磁控溅射法制备铂及铂钴电催化剂的研究

发布时间：2018-04-10 02:09

  本文选题：质子交换膜燃料电池　切入点：磁控溅射　出处：《南京大学》2017年硕士论文

【摘要】：现如今,Pt/C催化剂依旧是质子交换膜燃料电池中应用最为普遍的催化剂,但由于Pt资源储量有限、价格昂贵,因而增加了燃料电池的成本。为了推动燃料电池商业化的进程,必须改进催化剂的制作方法或改变催化剂的结构,来提高Pt的利用率、降低催化剂中Pt的载量。目前,Pt/C催化剂的制作方法主要有浸渍法、胶体法和微乳液法等,但这些方法的步骤都较为繁琐,将催化剂分散在扩散层或质子交换膜上时,也易导致分散不均,而且单用Pt作为催化剂,存在活性较低且易中毒的问题。磁控溅射法是一种操作较为简便的物理方法,在低压氩气氛围中,磁场与电场交互作用下,氩离子撞击靶材,使溅射粒子均匀分散在基底上,提高了催化剂的均匀性,间接降低了催化层的厚度。
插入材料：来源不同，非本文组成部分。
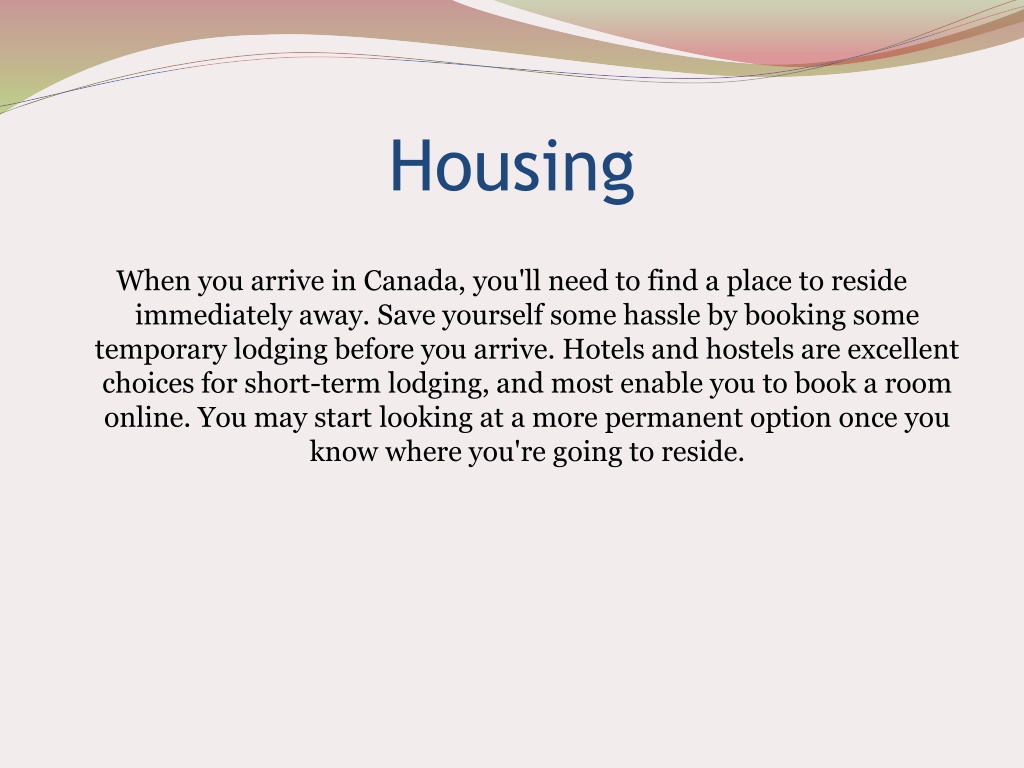 Housing

When you arrive in Canada, you'll need to find a place to reside immediately away. Save yourself some hassle by booking some temporary lodging before you arrive. Hotels and hostels are excellent choices for short-term lodging, and most enable you to book a room online. You may start looking at a more permanent option once you know where you're going to reside.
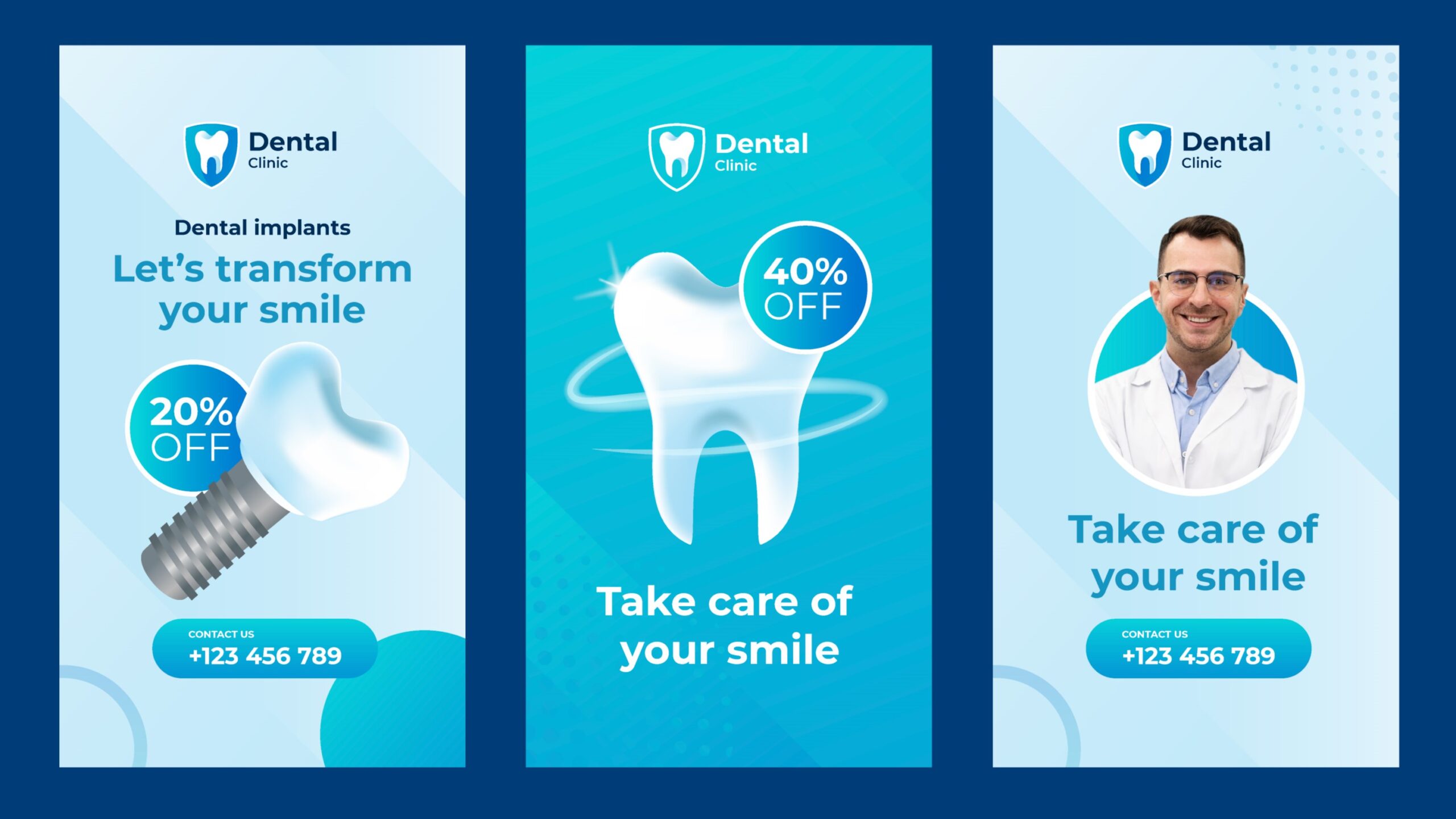 Dental
Clinic

Dental implants

Let's transform your smile

20% OFF

CONTACT US
+123 456 789

Dental
Clinic

40% OFF

Take care of your smile

Dental
Clinic

Take care of your smile

CONTACT US
+123 456 789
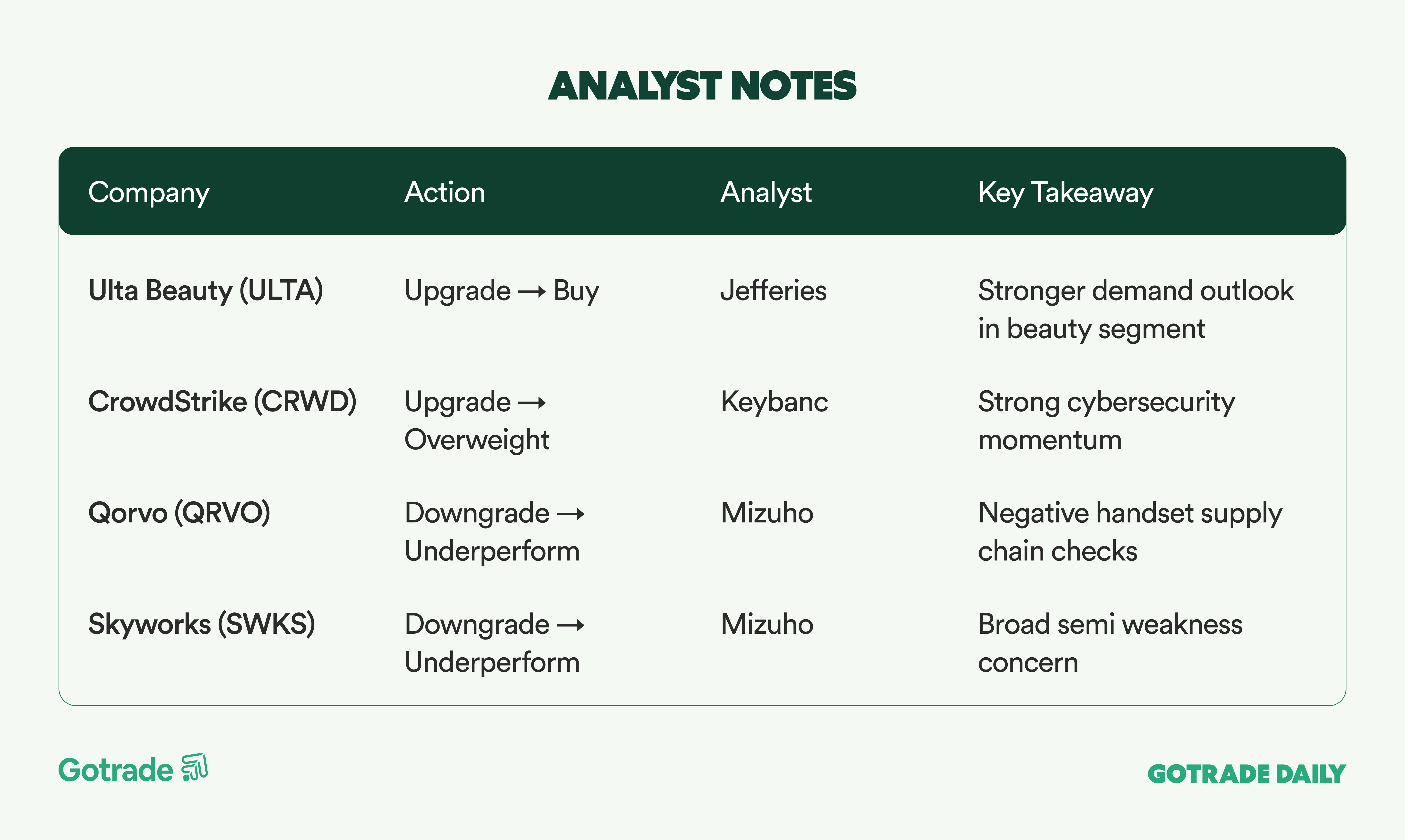 ANALYST NOTES

| Company | Action | Analyst | Key Takeaway |
|---|---|---|---|
| Ulta Beauty (ULTA) | Upgrade → Buy | Jefferies | Stronger demand outlook in beauty segment |
| CrowdStrike (CRWD) | Upgrade → Overweight | Keybanc | Strong cybersecurity momentum |
| Qorvo (QRVO) | Downgrade → Underperform | Mizuho | Negative handset supply chain checks |
| Skyworks (SWKS) | Downgrade → Underperform | Mizuho | Broad semi weakness concern |

Gotrade

GOTRADE DAILY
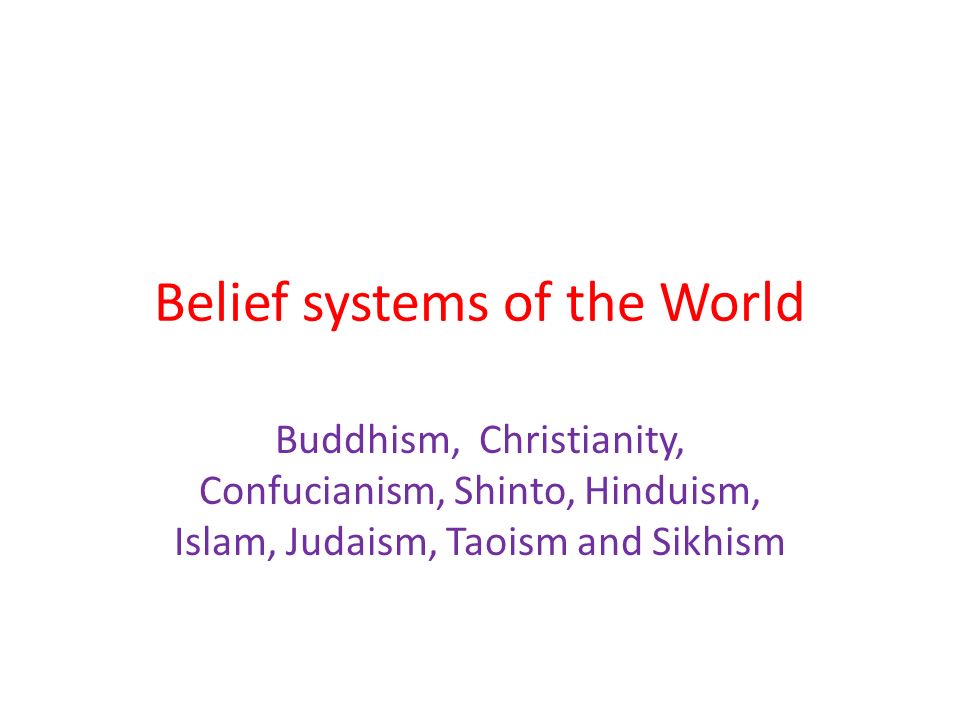 Belief systems of the World

Buddhism, Christianity, Confucianism, Shinto, Hinduism, Islam, Judaism, Taoism and Sikhism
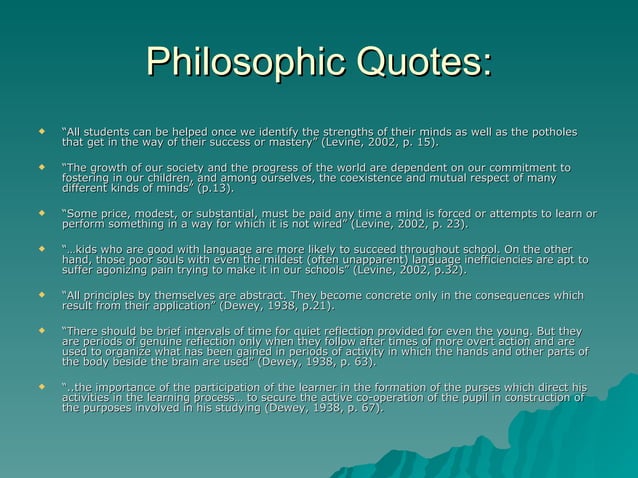 Philosophic Quotes:

“All students can be helped once we identify the strengths of their minds as well as the potholes that get in the way of their success or mastery” (Levine, 2002, p. 15).

“The growth of our society and the progress of the world are dependent on our commitment to fostering in our children, and among ourselves, the coexistence and mutual respect of many different kinds of minds” (p.13).

“Some price, modest, or substantial, must be paid any time a mind is forced or attempts to learn or perform something in a way for which it is not wired” (Levine, 2002, p. 23).

“…kids who are good with language are more likely to succeed throughout school. On the other hand, those poor souls with even the mildest (often unapparent) language inefficiencies are apt to suffer agonizing pain trying to make it in our schools” (Levine, 2002, p.32).

“All principles by themselves are abstract. They become concrete only in the consequences which result from their application” (Dewey, 1938, p.21).

“There should be brief intervals of time for quiet reflection provided for even the young. But they are periods of genuine reflection only when they follow after times of more overt action and are used to organize what has been gained in periods of activity in which the hands and other parts of the body beside the brain are used” (Dewey, 1938, p. 63).

“..the importance of the participation of the learner in the formation of the purses which direct his activities in the learning process… to secure the active co-operation of the pupil in construction of the purposes involved in his studying (Dewey, 1938, p. 67).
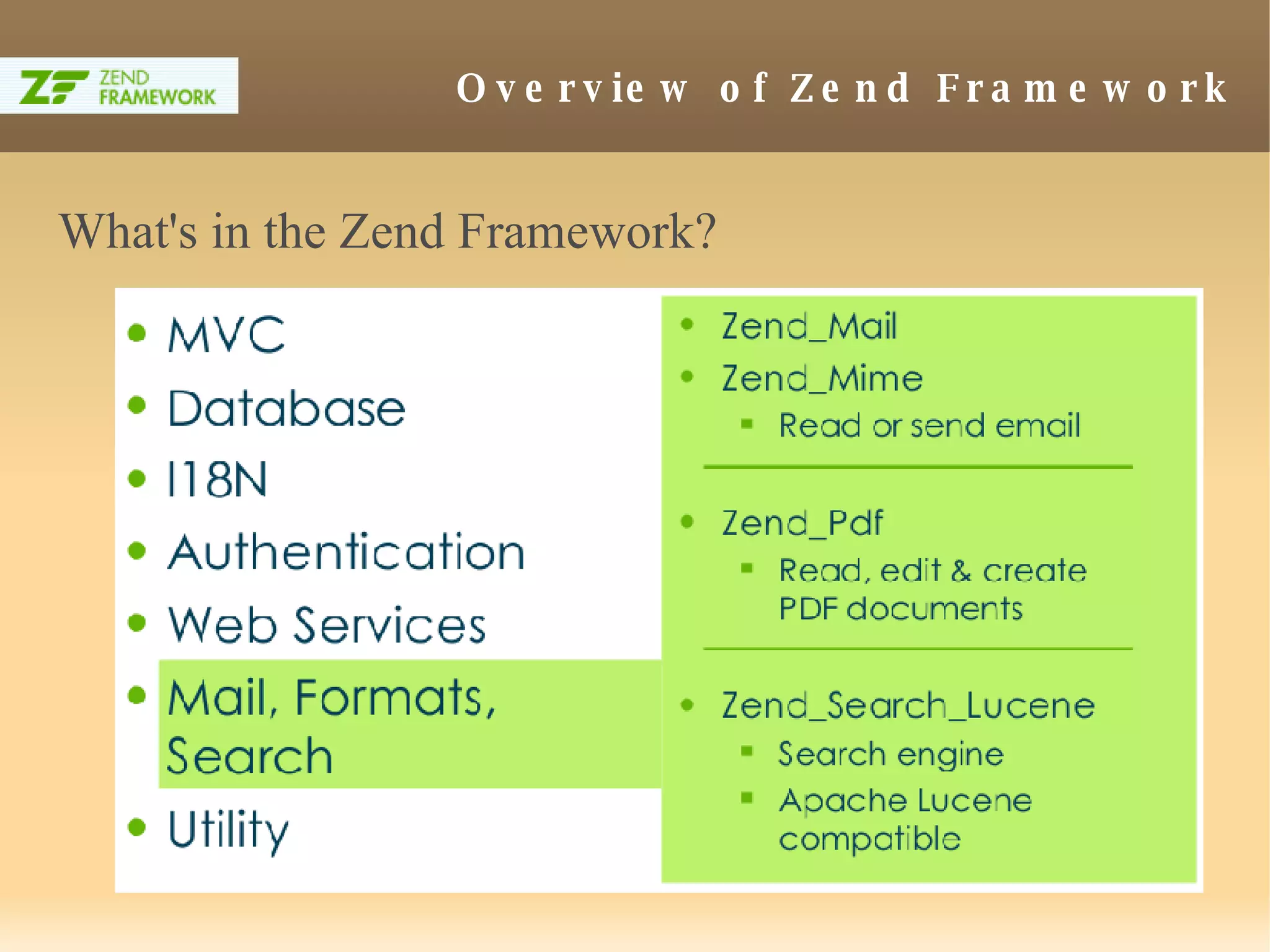 ZF ZEND FRAMEWORK

Overview of Zend Framework

What's in the Zend Framework?

- MVC
- Database
- I18N
- Authentication
- Web Services
- Mail, Formats, Search
- Utility

- Zend_Mail
- Zend_Mime
  - Read or send email

- Zend_Pdf
  - Read, edit & create PDF documents

- Zend_Search_Lucene
  - Search engine
  - Apache Lucene compatible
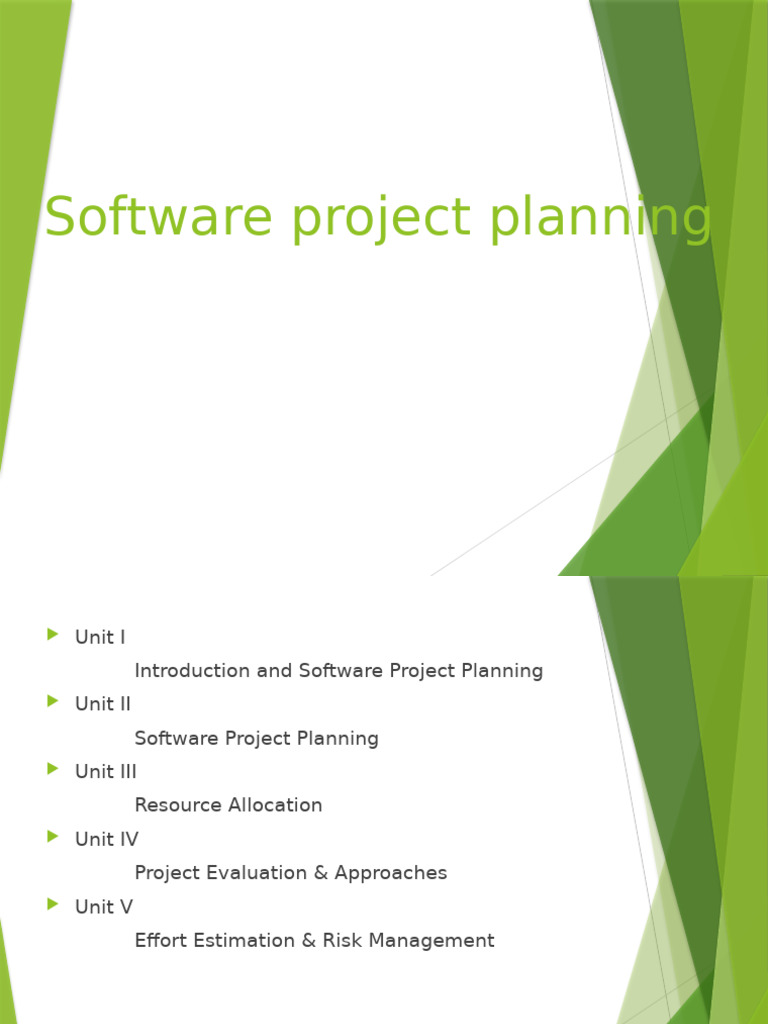 Software project planning

Unit I

Introduction and Software Project Planning

Unit II

Software Project Planning

Unit III

Resource Allocation

Unit IV

Project Evaluation & Approaches

Unit V

Effort Estimation & Risk Management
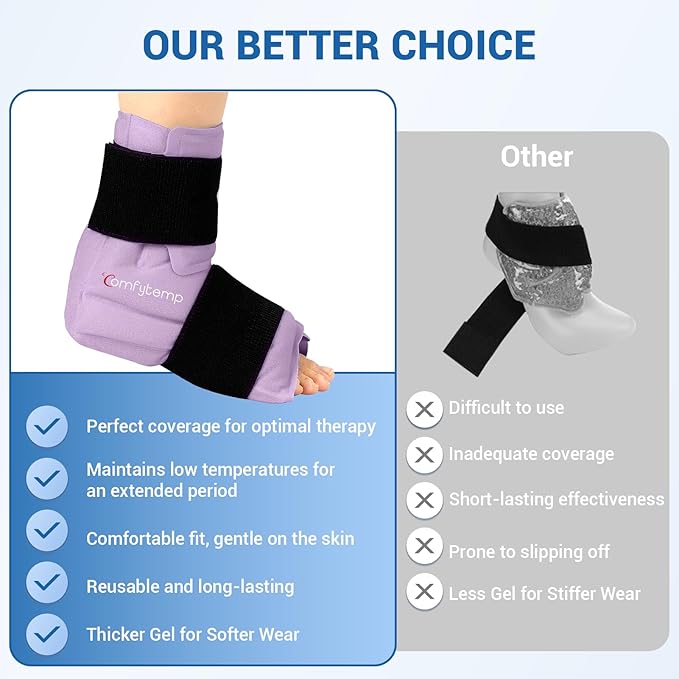 OUR BETTER CHOICE

Comfytemp

Perfect coverage for optimal therapy

Maintains low temperatures for an extended period

Comfortable fit, gentle on the skin

Reusable and long-lasting

Thicker Gel for Softer Wear

Other

Difficult to use

Inadequate coverage

Short-lasting effectiveness

Prone to slipping off

Less Gel for Stiffer Wear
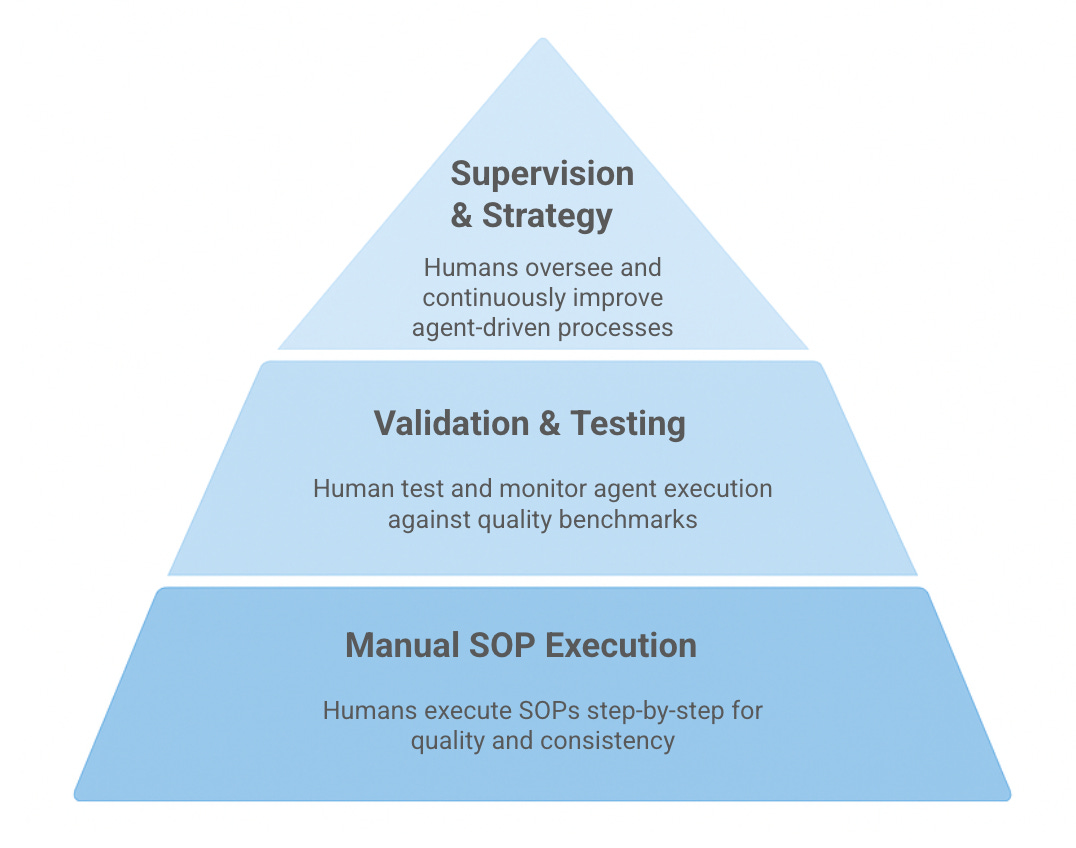 Supervision & Strategy

Humans oversee and continuously improve agent-driven processes

Validation & Testing

Human test and monitor agent execution against quality benchmarks

Manual SOP Execution

Humans execute SOPs step-by-step for quality and consistency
本论文利用磁控溅射的方法,首先将还原氧化石墨烯层覆盖的碳纸作为基底,在其表面直流溅射Pt,利用还原氧化石墨烯的高致密性阻止Pt的掉落,从而提高Pt的利用率;其次将扩散层作为基底,在其表面分别直流溅射Pt、双靶共溅射Pt与Co,利用Co对Pt活性的激发,从而降低Pt的载量。具体研究工作如下:首先,我们将氧化石墨悬浊液涂布在碳纸上,在氢氩混合气体氛围中进行热还原后,将铂用直流溅射法沉积在还原氧化石墨烯上,制备出一种结构优化的气体扩散电极。我们考察了氧化石墨溶液浓度及还原温度对还原氧化石墨烯的覆盖率及还原程度的影响,并研究了溅射时气体流量及厚度对气体扩散电极的形貌及性能的影响。结果表明,浓度为1 mg·ml-1的氧化石墨溶液,具有最佳的覆盖率,而且还原温度越高,还原氧化石墨烯中氧含量越少,氧化石墨还原程度越高;随着溅射厚度的增加,Pt薄膜表面会出现明显的凸起和沟壑形貌,气体流量30 scm,厚度为10 nm的Pt膜具有最佳的单电池功率密度175.6 mW·cm-2,最高的电化学活性面积65.4 m2·g-1。从上述结果发现,还原氧化石墨烯能够有效阻挡Pt落入碳纸中;Pt薄膜表面的凸起形貌有利于提高Pt的活性面积,适当的气体流量与厚度能够使其达到峰值,使催化剂发挥出最佳的催化活性。为了降低催化剂中Pt的用量,我们首先将Pt用直流溅射法直接溅射在扩散层上,调整溅射厚度,测试其作为阴极气体扩散电极的质子交换膜燃料电池极化曲线。结果表明,单溅射铂而不使用碳载体,电池性能依旧表现良好。在溅射厚度80 nm时,铂载量0.20 mg·cm-2,最大功率密度可达691.7 mW·cm-2。然后,我们采用双靶共溅的方法,将Pt用直流溅射、Co用射频溅射,同时分散在扩散层上,在氢氩混合气中进行热处理后,测试其单电池性能。结果表明,同样厚度的催化层,双靶共溅射Pt与Co与单一直流溅射Pt的单电池性能相差并不明显。从上述结果发现,高温处理,使Co与Pt形成合金结构,Co的加入,提高了 Pt的催化活性,在性能得以保持的前提下,Pt载量得到明显下降。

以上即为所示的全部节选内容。